*EXTRAIT*
----

GREVE DES FONCTIONNAIRES: CE QUI NE VA PAS DANS LE DIALOGUE SOCIAL
Grèves et menaces de grève des fonctionnaires
Dialogue social : ce qui ne va
pas
Depuis plusieurs mois, le front social
est agité. Les discussions entre l’Etat et les travailleurs sont difficiles et les menaces
fusent de part et d’autres. Qu’est-ce qui explique cela ? Les acteurs
expliquent.
C’est
un ouf de soulagement. Les enseignants des 14 syndicats du primaire public ont
repris la craie. L’Intersyndicale refuse toutefois de lever son mot d’ordre de
grève. C’était le souhait du gouvernement mais selon Zunon Achille, le
secrétaire général des syndicats autonomes de l’enseignement primaire public
(Saeppci) ils ont préféré « suspendre »…pour mieux la reconduire en
cas de désaccord avec les autorités lors des négociations. Les parents d’élèves pour qui cette rentrée
2016-2017 a très mal débuté, s’inquiètent. Ils le savent : Même si l’Etat parvient
à rassurer définitivement ses interlocuteurs, l’école ne sera pas pour autant
sauvée. Parce que ces mêmes enseignants font partie de la Plateforme nationale des organisations
professionnelles du secteur public de Côte d’Ivoire, dirigée par Gnagna Zady
Théodore. Et M. Zady vient justement de
donner un ultimatum. Si en janvier, leurs revendications ne sont pas
satisfaites, c’est le débrayage total. L’administration publique va en pâtir !

----

*ENREGISTREMENTS*
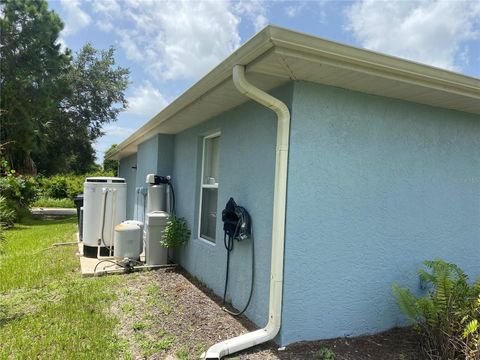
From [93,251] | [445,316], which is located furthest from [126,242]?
[445,316]

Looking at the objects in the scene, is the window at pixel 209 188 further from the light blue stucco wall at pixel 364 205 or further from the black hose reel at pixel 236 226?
the light blue stucco wall at pixel 364 205

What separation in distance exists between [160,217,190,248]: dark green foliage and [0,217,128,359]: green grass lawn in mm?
1016

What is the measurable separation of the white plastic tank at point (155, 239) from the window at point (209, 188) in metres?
0.98

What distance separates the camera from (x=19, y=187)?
Result: 557 inches

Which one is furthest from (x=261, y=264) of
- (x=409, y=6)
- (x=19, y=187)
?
(x=19, y=187)

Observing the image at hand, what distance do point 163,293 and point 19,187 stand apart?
1198cm

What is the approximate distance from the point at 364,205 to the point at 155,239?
3.94 metres

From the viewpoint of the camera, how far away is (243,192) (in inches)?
166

----

*CONSIGNE*
Traduisez en anglais cette phrase de l'extrait sur la grève des fonctionnaires : « Les enseignants des 14 syndicats du primaire public ont repris la craie. » Ces enregistrements n'ont aucun lien avec l'extrait.

*RÉPONSE*
The teachers from the 14 public primary school unions have picked up their chalk again.